*** Opening TEXT SEGMENT ***
Women in Science Fiction

by Paul Schilling

Women in science fiction have had a roller coaster ride. The first woman starship captain wasn’t on Star Trek, she was in “Starship Troopers,” a novel of a previous generation’s sci-fi first published in book form in 1959. (Originally it was serialized in The Magazine of Fantasy and Science Fiction.) Heinlein apparently believed women made better pilots than men, so put them in charge of the space navy, but the idea didn’t stick well to the genre. Author Isaac Asimov wrote numerous short stories staring a sort of detective heroine Susan Calvin, chief robopsychologist at US Robots and Mechanical Men. Calvin was accurately portrayed in “I, Robot” the movie, but she had to play second fiddle to the ever charming Will Smith.

But even in the literature, the fact that these heroines were women required commentary by the writer to explain it. What made “Star Trek” some of the most feminist sci-fi out there is that the characters so rarely commented on women being officers; they assumed women could be officers. Certainly it took the series a while to actually put a woman in the big chair, but just like in real life, women climbed the chains of command, and in only one episode did anyone argue the point. They mostly accepted women’s abilities as too obvious to require comment. The original Uhura may have only rarely been allowed anything interesting to do, but her character’s very existance was still a shock to the American psyche; after the series was cancelled Nichelle Nichols went on to help NASA recruit more women and minorities.
*** Closing TEXT SEGMENT ***
*** Opening RECORD EXCERPTS ***
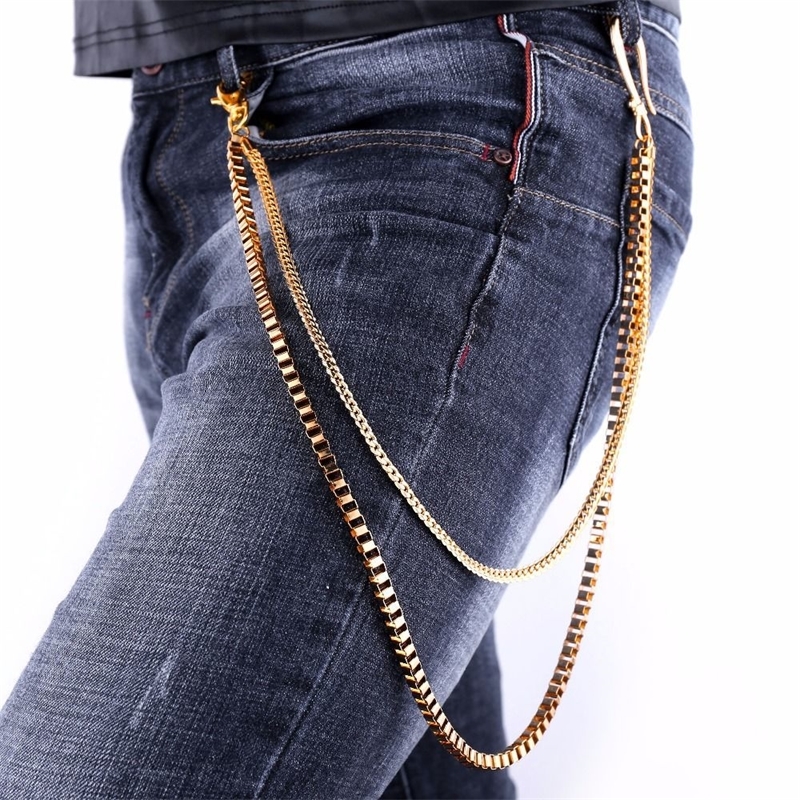 New Fashion 2017 Hiphop Punk Rock Waist Accessories 65cm 2 Layer Gold Color Foxtail/Box Belly Chain For Men Pant Chains BC2323 T200508
New Fashion 2017 Hiphop Punk Rock Waist Accessories 65cm 2 Layer Gold Color Foxtail/Box Belly Chain For Men Pant Chains BC2323 T200508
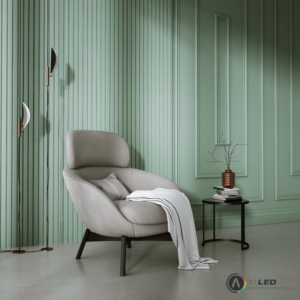 Kép 7/7 - Lamelio INFINITY OLMO lamella panel, fehér, festhető, 12.2 x 270 cm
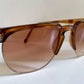 Christian Dior Monsieur Vintage Sunglasses - 2393 80s gold and carey 80s frames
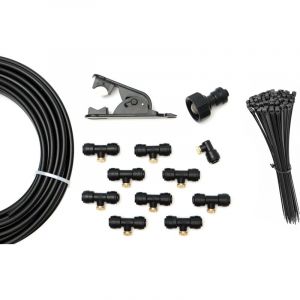 Superfish - superfog - Système de brumisation domestique pour rafraîchir patio ou jardin. Avec 10 buses ou points de refroidissement, Noir, SF3050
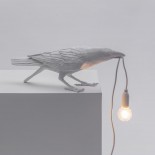 Bird Playing Lamp (White) - Seletti 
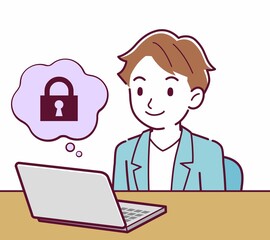 Young man with brown hair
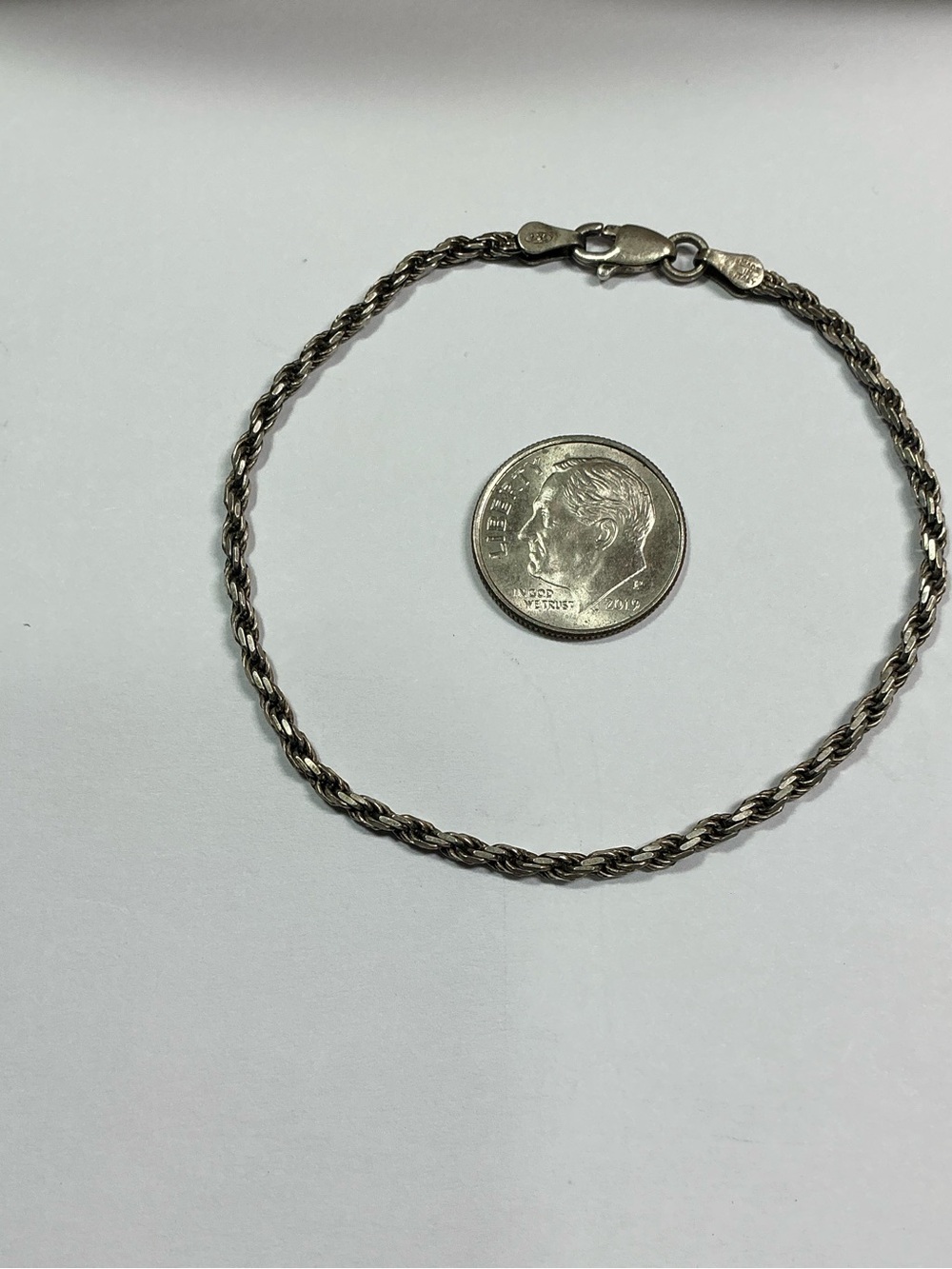 Sterling Silver Rope Chain Bracelet - Silver - Picture 3 of 5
*** Closing RECORD EXCERPTS ***
Revise the essay on women in science fiction between "by Paul Schilling" and "charming Will Smith.", inclusive, changing "sci-fi" to "science fiction".

WRITTEN REPLY —
by Paul Schilling

Women in science fiction have had a roller coaster ride. The first woman starship captain wasn’t on Star Trek, she was in “Starship Troopers,” a novel of a previous generation’s science fiction first published in book form in 1959. (Originally it was serialized in The Magazine of Fantasy and Science Fiction.) Heinlein apparently believed women made better pilots than men, so put them in charge of the space navy, but the idea didn’t stick well to the genre. Author Isaac Asimov wrote numerous short stories staring a sort of detective heroine Susan Calvin, chief robopsychologist at US Robots and Mechanical Men. Calvin was accurately portrayed in “I, Robot” the movie, but she had to play second fiddle to the ever charming Will Smith.